STATED PROBLEM:
Arrange every line of the material below as a numbered list, omitting blank lines and the picture lines.

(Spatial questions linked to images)
== == ==
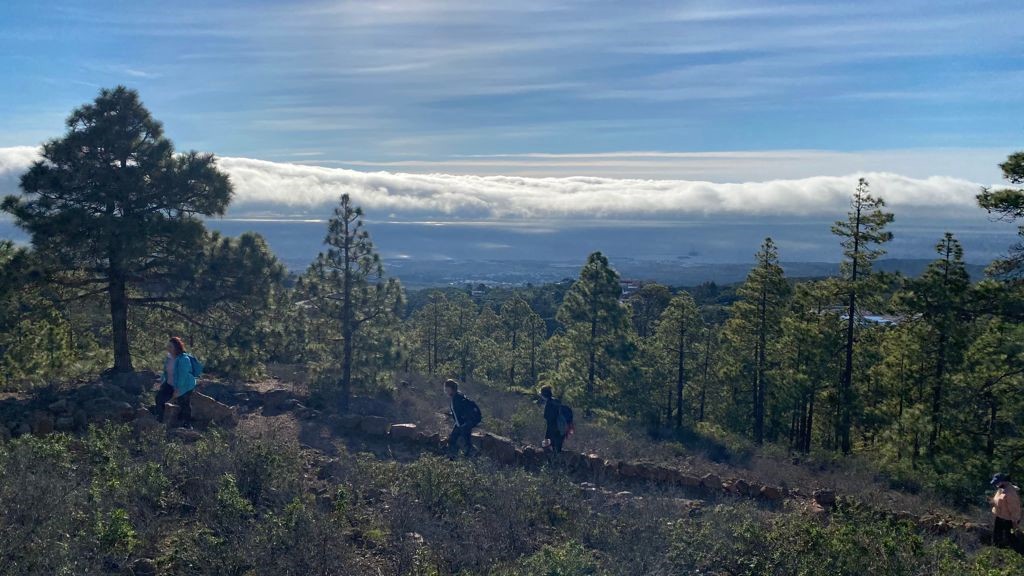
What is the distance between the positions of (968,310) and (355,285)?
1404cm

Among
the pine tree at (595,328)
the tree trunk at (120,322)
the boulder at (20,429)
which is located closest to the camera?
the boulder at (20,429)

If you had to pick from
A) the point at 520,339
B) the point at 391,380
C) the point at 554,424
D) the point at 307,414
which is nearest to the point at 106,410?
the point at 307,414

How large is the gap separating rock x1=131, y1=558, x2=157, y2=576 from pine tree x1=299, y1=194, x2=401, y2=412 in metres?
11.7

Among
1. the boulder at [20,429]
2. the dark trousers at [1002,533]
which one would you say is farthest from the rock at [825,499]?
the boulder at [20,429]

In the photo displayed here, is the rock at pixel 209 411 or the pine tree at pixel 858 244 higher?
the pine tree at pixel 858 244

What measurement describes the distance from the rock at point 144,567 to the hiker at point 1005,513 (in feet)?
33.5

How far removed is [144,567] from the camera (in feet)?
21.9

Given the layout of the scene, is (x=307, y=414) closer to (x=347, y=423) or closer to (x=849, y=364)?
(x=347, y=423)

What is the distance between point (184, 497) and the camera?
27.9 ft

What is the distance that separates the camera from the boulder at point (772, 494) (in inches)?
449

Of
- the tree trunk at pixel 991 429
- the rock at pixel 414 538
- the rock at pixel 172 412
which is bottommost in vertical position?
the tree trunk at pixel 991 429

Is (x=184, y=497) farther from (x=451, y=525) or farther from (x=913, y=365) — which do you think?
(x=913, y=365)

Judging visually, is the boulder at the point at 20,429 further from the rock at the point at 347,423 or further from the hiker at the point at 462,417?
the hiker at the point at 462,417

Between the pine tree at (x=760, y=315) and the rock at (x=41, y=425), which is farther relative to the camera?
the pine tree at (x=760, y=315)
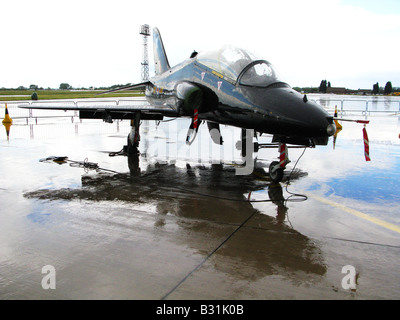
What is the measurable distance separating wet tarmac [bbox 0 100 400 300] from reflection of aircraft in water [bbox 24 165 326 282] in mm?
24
== == ==
TASK ANSWER:
1. What is the distance between the positions of (968,310) and (355,285)?
2. 1404cm
3. Among
4. the pine tree at (595,328)
5. the tree trunk at (120,322)
6. the boulder at (20,429)
7. which is located closest to the camera?
8. the boulder at (20,429)
9. If you had to pick from
10. A) the point at 520,339
11. B) the point at 391,380
12. C) the point at 554,424
13. D) the point at 307,414
14. which is nearest to the point at 106,410?
15. the point at 307,414
16. How large is the gap separating rock x1=131, y1=558, x2=157, y2=576 from pine tree x1=299, y1=194, x2=401, y2=412 in metres?
17. 11.7
18. Among
19. 1. the boulder at [20,429]
20. 2. the dark trousers at [1002,533]
21. which one would you say is farthest from the rock at [825,499]?
22. the boulder at [20,429]
23. In the photo displayed here, is the rock at pixel 209 411 or the pine tree at pixel 858 244 higher?
24. the pine tree at pixel 858 244
25. What measurement describes the distance from the rock at point 144,567 to the hiker at point 1005,513 (in feet)?
26. 33.5
27. How far removed is [144,567] from the camera (in feet)?
28. 21.9
29. Given the layout of the scene, is (x=307, y=414) closer to (x=347, y=423) or closer to (x=849, y=364)?
30. (x=347, y=423)
31. What is the distance between point (184, 497) and the camera?
32. 27.9 ft
33. What is the distance that separates the camera from the boulder at point (772, 494) (in inches)?
34. 449
35. Of
36. - the tree trunk at pixel 991 429
37. - the rock at pixel 414 538
38. - the rock at pixel 172 412
39. which is bottommost in vertical position?
40. the tree trunk at pixel 991 429
41. Is (x=184, y=497) farther from (x=451, y=525) or farther from (x=913, y=365) — which do you think?
42. (x=913, y=365)
43. Judging visually, is the boulder at the point at 20,429 further from the rock at the point at 347,423 or further from the hiker at the point at 462,417?
44. the hiker at the point at 462,417
45. Between the pine tree at (x=760, y=315) and the rock at (x=41, y=425), which is farther relative to the camera?
46. the pine tree at (x=760, y=315)
47. What is the measurable distance separating wet tarmac [bbox 0 100 400 300] from reflection of aircraft in water [bbox 24 165 326 282] in mm?
48. 24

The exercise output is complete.